This project consists of 2 parts:
- Topic modeling
- BERTopic workflow, trains the model -> tunes hyperparams -> visualize and measure coherence
- LDA workflow, trains the model -> tunes hyperparams -> visualize and measure coherence
- GAN
- FrozenBert workflow, trains pre-trained bert model over pubmed data
- Discriminator workflow, using Bert as embedder
- Discriminator workflow with Sentence bert as embedder
- GAN Workflow, using Bert as embedder
Each workflow is treated as an independent script which generates the data and modify the project structure in case it is missing anything, to start a workflow use "Run" function that invokes it.
In each folder a run_on_server.sh
file exists. It should be used for running the workflow as a batch job on Technion 'lambda' server by using:
sbatch -c 2 --gres=gpu:1 run_on_server.sh -o run.out
command. Use hparams_config
file in each workflow to tune the hyperparams as desired.
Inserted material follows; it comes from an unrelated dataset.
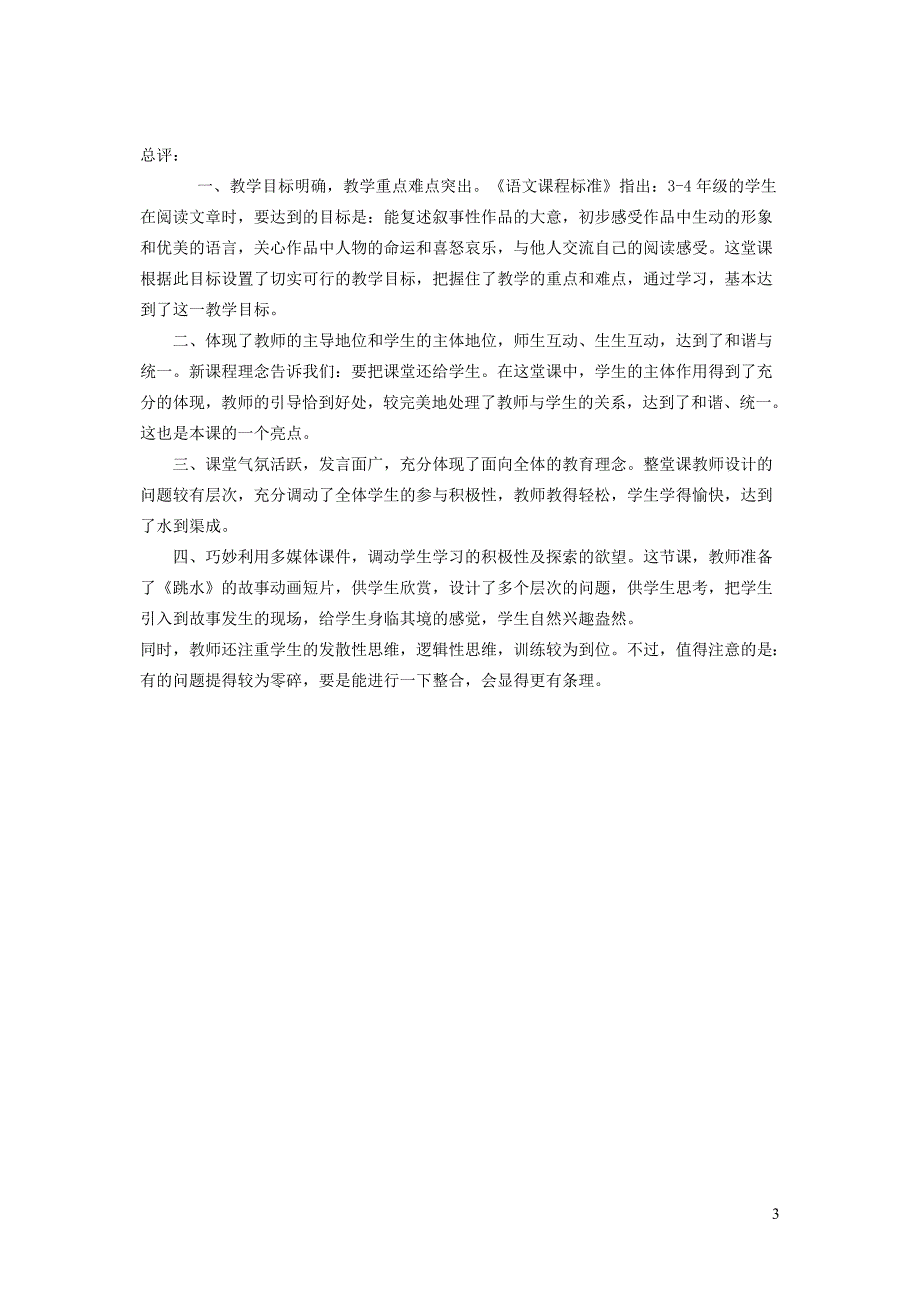 四年级语文下册 第八单元 舟船《跳水》教案2 北师大版_第3页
WandB logging is used, use: wandb login
before running the workflows.
For example - BerTopic workflow:
- Move to
TopicModeling\Bert\src
- Configure the Hyperparams for your BerTopic experiment in
TopicModeling\Bert\src\hparams_config.py
- Run
sbatch -c 2 --gres=gpu:1 run_on_server.sh -o run.out
inside the lambda server
- Results :
- trained topic models will be saved in
TopicModeling\Bert\saved_models
- visualizations and coherence csv files will be saved in
TopicModeling\Bert\results
Note - the project has a requirements file, run: pip install -r requirements.txt
to create the environment
Enjoy :)